Begriffe werden oftmals nicht sauber verwendet, so gibt es dennoch einige Unterschiede zwischen E-Bikes einerseits und Pedelecs andererseits. Bei einem Pedelec muss man zwingend in die Pedale treten, damit sich dieses bewegt. Ein zusätzlicher Elektromotor unterstützt den Fahrer lediglich beim Fahrradfahren und nimmt ihm einen Teil der nötigen Arbeit ab. Dabei kann der Fahrer durch Tasten­ das Verhältnis zwischen der eingesetzten Eigenarbeit und der Elektrokraft einstellen. Das kann auch so weit gehen, dass der Motor den überwiegenden Kraftaufwand über­nimmt. Die Pedelecs können den Fahrer sogar bis zu einem sportlichen Tempo von 25 km/h beschleunigen, was zu der Bezeichnung Pedelec 25 führt. Höhere Geschwindigkeiten sind dann nur noch mit purer Muskelkraft zu erzielen. Leistungsfähige E-Bikes.
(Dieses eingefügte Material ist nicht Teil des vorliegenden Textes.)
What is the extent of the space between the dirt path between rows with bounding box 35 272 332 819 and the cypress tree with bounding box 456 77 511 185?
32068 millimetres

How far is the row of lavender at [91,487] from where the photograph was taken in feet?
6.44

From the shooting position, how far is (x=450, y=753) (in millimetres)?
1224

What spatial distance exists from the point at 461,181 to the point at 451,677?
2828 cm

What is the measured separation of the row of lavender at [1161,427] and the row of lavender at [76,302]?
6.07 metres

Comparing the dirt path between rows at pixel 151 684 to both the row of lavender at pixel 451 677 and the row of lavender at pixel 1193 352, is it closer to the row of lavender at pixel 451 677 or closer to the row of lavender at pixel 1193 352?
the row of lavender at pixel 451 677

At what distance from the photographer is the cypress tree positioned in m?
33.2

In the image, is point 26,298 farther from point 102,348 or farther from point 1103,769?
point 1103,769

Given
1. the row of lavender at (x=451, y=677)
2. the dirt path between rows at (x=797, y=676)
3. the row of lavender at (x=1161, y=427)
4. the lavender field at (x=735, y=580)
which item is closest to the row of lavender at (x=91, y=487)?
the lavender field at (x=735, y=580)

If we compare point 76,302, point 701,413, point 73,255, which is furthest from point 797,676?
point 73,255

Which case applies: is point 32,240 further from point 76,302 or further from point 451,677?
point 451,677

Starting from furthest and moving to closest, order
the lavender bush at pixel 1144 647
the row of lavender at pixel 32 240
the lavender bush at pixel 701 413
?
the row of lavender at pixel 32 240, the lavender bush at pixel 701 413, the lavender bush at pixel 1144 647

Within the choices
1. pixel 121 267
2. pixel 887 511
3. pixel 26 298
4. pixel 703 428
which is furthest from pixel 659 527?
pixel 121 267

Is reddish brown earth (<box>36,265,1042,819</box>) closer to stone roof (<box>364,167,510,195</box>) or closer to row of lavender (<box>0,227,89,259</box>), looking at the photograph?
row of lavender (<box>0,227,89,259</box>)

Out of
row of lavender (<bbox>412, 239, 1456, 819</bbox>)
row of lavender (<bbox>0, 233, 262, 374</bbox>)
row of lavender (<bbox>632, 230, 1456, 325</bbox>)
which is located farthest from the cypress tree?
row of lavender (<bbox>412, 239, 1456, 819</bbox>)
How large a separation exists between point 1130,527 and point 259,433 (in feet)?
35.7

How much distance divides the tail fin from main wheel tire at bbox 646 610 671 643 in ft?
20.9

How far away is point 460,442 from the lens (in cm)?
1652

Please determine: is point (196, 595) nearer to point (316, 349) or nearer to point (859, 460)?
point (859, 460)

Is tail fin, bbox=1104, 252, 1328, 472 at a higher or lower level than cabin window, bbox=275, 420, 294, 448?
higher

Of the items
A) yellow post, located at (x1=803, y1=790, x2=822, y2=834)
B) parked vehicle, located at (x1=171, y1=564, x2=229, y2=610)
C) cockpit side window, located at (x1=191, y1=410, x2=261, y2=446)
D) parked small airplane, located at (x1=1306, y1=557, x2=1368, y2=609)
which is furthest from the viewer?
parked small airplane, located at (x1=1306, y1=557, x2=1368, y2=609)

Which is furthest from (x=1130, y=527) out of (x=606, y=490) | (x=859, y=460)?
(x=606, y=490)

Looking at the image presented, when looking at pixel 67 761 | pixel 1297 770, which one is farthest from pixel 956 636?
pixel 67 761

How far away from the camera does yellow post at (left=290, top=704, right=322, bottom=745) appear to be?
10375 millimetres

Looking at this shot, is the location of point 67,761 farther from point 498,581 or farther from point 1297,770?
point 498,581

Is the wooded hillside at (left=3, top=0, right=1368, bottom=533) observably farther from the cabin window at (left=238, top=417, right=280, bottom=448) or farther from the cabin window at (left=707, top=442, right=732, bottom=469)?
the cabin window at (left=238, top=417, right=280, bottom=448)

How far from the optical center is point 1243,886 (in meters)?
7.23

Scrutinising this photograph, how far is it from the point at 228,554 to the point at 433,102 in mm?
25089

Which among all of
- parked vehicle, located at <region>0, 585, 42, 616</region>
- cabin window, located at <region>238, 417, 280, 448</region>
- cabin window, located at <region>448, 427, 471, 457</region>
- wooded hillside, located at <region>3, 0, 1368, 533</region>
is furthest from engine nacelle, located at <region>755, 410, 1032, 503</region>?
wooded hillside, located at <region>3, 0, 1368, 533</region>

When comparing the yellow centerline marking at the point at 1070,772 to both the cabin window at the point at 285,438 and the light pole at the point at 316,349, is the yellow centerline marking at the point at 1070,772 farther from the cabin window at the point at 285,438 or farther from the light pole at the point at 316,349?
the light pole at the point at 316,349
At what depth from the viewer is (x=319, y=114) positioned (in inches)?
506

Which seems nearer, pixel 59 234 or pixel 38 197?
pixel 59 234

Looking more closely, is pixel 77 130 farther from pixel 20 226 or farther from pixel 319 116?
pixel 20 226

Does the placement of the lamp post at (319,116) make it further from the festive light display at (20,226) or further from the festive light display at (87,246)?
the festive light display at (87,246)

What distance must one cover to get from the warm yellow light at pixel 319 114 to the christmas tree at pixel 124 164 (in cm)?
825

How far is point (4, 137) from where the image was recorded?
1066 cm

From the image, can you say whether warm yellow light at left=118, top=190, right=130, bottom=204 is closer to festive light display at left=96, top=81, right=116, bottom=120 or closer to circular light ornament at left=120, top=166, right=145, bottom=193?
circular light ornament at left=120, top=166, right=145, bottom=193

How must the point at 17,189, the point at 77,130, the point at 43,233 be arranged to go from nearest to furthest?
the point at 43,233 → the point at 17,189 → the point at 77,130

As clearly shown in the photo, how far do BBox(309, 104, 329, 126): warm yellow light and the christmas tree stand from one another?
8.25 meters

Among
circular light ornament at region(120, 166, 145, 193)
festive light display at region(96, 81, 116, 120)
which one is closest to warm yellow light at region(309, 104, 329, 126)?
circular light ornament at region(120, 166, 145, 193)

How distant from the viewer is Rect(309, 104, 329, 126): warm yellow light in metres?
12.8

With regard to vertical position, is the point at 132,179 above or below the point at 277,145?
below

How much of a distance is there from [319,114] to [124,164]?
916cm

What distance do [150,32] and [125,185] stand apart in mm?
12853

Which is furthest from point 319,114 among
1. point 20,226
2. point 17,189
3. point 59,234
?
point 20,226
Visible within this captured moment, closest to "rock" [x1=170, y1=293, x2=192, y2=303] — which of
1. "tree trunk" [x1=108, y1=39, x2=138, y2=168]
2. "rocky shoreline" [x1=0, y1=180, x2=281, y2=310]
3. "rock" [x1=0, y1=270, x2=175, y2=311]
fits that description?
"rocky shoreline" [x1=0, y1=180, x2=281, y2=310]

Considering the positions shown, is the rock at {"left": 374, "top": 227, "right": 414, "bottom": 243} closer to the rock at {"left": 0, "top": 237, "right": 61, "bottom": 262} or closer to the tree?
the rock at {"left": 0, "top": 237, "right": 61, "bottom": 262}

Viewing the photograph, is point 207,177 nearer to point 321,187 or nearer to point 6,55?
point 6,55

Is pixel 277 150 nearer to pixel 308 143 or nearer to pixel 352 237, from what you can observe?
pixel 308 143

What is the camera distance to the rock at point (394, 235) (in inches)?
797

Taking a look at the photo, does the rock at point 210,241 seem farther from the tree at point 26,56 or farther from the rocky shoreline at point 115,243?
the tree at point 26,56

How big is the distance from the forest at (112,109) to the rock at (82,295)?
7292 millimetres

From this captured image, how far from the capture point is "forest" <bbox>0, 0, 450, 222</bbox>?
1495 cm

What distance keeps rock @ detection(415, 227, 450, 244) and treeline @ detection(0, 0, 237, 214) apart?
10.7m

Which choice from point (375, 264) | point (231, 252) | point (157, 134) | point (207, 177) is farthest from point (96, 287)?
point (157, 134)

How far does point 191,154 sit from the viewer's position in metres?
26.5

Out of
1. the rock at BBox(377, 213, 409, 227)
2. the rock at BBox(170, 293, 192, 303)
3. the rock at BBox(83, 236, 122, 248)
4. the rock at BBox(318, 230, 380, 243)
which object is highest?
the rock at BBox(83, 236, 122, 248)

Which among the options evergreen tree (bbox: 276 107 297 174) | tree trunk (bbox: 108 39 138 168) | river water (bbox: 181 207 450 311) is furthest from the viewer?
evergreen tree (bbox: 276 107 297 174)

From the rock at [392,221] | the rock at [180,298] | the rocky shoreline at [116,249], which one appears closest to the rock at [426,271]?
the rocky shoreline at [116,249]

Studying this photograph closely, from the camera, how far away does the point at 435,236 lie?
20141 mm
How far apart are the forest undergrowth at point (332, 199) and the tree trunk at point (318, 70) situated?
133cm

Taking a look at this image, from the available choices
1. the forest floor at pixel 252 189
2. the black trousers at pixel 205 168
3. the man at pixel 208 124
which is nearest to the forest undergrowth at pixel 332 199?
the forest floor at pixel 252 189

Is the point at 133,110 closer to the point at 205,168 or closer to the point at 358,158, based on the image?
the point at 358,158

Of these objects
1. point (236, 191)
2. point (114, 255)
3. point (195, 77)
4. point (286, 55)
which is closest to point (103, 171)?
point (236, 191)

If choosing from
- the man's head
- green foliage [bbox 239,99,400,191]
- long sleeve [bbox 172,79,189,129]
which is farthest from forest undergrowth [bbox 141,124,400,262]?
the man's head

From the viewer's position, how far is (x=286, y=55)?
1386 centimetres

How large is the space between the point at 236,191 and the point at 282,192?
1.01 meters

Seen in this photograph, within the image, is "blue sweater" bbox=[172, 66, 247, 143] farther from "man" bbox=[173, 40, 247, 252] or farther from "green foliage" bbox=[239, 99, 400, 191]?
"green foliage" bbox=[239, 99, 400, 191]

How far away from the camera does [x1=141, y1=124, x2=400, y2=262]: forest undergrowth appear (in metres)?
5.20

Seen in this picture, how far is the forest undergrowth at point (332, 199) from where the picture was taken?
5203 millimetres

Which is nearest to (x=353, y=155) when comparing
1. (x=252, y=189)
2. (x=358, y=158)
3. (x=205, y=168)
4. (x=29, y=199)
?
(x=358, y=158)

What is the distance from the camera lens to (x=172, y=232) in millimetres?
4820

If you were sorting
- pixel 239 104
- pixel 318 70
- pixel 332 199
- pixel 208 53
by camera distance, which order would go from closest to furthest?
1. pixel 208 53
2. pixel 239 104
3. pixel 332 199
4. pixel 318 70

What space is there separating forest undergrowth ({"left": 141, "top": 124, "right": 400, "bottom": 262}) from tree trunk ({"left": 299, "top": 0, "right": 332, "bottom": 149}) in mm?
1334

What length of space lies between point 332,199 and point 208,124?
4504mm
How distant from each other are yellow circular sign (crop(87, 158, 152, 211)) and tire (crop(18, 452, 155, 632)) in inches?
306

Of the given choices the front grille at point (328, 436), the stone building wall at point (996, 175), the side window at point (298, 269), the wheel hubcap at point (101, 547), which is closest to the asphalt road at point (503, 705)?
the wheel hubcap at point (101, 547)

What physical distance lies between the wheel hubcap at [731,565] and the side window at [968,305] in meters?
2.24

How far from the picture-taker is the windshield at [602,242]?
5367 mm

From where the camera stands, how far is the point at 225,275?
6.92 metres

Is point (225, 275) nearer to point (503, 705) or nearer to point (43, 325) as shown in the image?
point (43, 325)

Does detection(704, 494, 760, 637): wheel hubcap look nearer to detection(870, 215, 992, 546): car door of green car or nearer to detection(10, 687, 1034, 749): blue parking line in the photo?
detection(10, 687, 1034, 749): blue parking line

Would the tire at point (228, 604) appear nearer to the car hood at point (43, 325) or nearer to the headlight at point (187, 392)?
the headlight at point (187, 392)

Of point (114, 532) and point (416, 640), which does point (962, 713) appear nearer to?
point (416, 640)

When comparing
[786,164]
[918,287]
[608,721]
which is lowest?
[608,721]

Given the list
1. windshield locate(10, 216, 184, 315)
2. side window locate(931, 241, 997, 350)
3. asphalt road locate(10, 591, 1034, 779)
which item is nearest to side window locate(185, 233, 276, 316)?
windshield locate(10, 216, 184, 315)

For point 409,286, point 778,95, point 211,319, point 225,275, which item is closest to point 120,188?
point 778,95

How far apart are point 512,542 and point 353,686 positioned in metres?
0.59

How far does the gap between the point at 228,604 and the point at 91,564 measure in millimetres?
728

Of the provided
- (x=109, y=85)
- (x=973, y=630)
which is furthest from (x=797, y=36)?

Daneben gibt es die sogenannten E-Bikes, das heißt Elektrofahrräder, bei denen der Fahrer überhaupt nicht in die Pedale zu treten braucht und alleine mit der Motorkraft bis zu 20 km/h schnell gefahren werden können. Diese E-Bikes gelten als Mofas, sodass der Fahrer auch einen Mofa­-Führerschein braucht und einen Helm tragen muss, wobei allerdings ein Fahrradhelm genügt. Für das E-Bike sind dann aber auch eine Versicherung und ein Versicherungs-Kennzeichen verpflichtend. Das E-Bike darf zudem nur auf der Straße und auf Fahrradwegen gefahren werden, die ausdrücklich auch für Mofas zugelassen sind. Das Gleiche gilt auch für die schnellen Pedelec 45 (S-Pedelecs), die Geschwindigkeiten bis 45 km/h erreichen. Diese S-Pedelecs gelten rechtlich auch als Mofas. Die Vorzüge von E-Bikes und Pedelecs. Sowohl die Pedelecs als auch die E-Bikes bieten enorme Vorteile als Transportmittel und stellen mittlerweile nicht nur in Großstädten eine interessante Alternative zu anderen Fortbewegungsmitteln dar.

Die Elektrofahrräder erhöhen den Radius ganz enorm und sorgen dafür, dass man ausgeruht und ohne Schweiß oder Muskelkater an der Arbeitsstelle oder sonstigem Ziel ankommt. Gleichzeitig sorgt man für viel gesunde Bewegung, ohne das Belastungsspitzen entstehen, die schädlich sind oder für unerwünschte Anstrengung sorgen. Auch im bergigen Gelände kann man seinen Berufsweg so bequem und unverschwitzt zurücklegen. Auch bei Sportverletzungen und anderen Reha-Phasen sind die motorunterstützten Bikes eine sinnvolle Alternative. Hier kann man die Belastung ganz gezielt steuern, sodass keine zu hohen Belastungen entstehen. Die Reichweite der dynamischen Fahrräder ist sehr unterschiedlich. Diese hängt von dem Modell, den Akkulaufzeiten und vor allem von der Beanspruchung ab. Je höher oder länger die Unterstützung durch den Hilfsmotor, desto geringer ist die Reichweite. Diese können je nach Beanspruchung des Elektroantriebs zwischen 30 und 100 km liegen.